▸ Tasks to carry out
**A)** In the passage on careless survey responses, how many quadrature points were used during the E step of the RMML procedure?
**B)** Translate this sentence from the passage on careless survey responses into Spanish: "Prevalence refers to the proportion of participants who respond carelessly to some or all of the items."
**C)** Write what comes next in the passage on careless survey responses, picking up after its final sentence.

▸ Document section

It is also important to consider the prevalence and severity of careless responses in the response data, because a large amount of careless responses can cause the “masking effect.” Prevalence refers to the proportion of participants who respond carelessly to some or all of the items. Severity refers to the proportion of items affected by carelessness within a response vector. Together, they indicate the proportion of responses in an N × J data matrix affected by carelessness. In this study, prevalence in the total sample was set at either 10% or 30%, with the former being consistent with previous research on prevalence rates, which reported prevalence rates of 5%–20% (Curran, Kotrba, & Denison, 2010) and 11% (Meade & Craig, 2012); we chose the latter rate as a more extreme rate to challenge our proposed procedure. With respect to severity, in past research people had self-reported responding carelessly to 50% or more of items on long surveys that involved multiple subscales (Baer, Ballenger, Berru, & Wetter, 1997; Berry et al., 1992). Given that our study focused on shorter, unidimensional measures, we simulated the severity rate to be either 30% or 50%. In other words, for a careless participant, we simulated 30% or 50% of his or her responses to be careless, distributed intermittently throughout the survey. We also varied the test length to be either 30 or 50.

In sum, we had a total of 32 conditions for data generation, with 100 replications for each condition and five factors fully crossed (2 test lengths × 2 sample sizes × 2 types of careless responses × 2 prevalence rates × 2 severity rates). For each data generation condition, we compared the performance of three procedures that involved the use of \( {l}_z^{\ast } \) in terms of the detection of careless respondents and quality of item parameter estimates. The first procedure (denoted as full-sample\( {l}_z^{\ast}\Big) \)used the full sample to both estimate the GRM and identify participants who aberrantly responded, using \( {l}_z^{\ast } \) based on the estimated parameters. Participants whose \( {l}_z^{\ast } \) was smaller than – 1.64 were flagged as aberrant. The second procedure (denoted data removal) involved data removal—that is, participants whose \( {l}_z^{\ast } \) was smaller than – 1.64 were removed. Then the model was reestimated and participants’ \( {l}_z^{\ast } \) values were updated with the new parameter estimates. Data removal implies that during model reestimation, each unflagged participant receives a weight of 1 and each flagged participant receives a weight of 0, based on Eq. 9. Those with an updated \( {l}_z^{\ast } \) smaller than – 1.64 were flagged as aberrant (data removal). The third procedure (denoted robust estimation) was our RMML estimation procedure detailed in the previous sections. All programming was done using the R language. For the RMML procedure, the number of quadrature points during the E step was fixed to 60. Maximization over the log-likelihood was done using a Newton–Raphson procedure during the M step. Convergence was established if the log-likelihood between adjacent iterations did not change beyond .0001.

▸ Entries supplied
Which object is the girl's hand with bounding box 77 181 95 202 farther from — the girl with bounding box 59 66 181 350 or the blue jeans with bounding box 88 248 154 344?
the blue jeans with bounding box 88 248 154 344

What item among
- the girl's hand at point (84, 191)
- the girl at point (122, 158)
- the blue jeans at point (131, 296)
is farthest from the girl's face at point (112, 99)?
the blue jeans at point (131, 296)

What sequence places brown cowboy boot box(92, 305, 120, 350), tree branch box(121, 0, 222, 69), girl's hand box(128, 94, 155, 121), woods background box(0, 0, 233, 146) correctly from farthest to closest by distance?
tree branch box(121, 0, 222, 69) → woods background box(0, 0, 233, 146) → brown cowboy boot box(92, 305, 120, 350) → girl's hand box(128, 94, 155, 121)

▸ Exercise responses
**A)** 60

**B)** La prevalencia se refiere a la proporción de participantes que responden de manera descuidada a algunos o a todos los ítems.

**C)**
We evaluated the power and Type I errors of the three procedures in identifying careless respondents. Power was defined as the proportion of flagged participants over the total number of participants affected by carelessness. Type I error was defined as the proportion of participants unaffected by carelessness who were flagged. For ability estimation, we used maximum likelihood estimation procedures. When participants endorsed 0 for all items or obtained a full score, we fixed their ability estimates to be – 3 and 3, respectively. We compared these three procedures in power and Type I error against two scenarios: (a) the baseline scenario, in which item parameters were known and \( {l}_z^{\ast } \)was used to flag participants on the basis of the true parameter values; and (b) when MD was used for outlier detection on all the data. This was the same procedure as the full-sample \( {l}_z^{\ast } \) procedure, except that MD was used for flagging participants instead of \( {l}_z^{\ast }. \)The motivation for including the full-sample MD conditions was the ubiquity of MD in the outlier detection literature. The known item parameters condition served as an ideal case that would never hold in practice.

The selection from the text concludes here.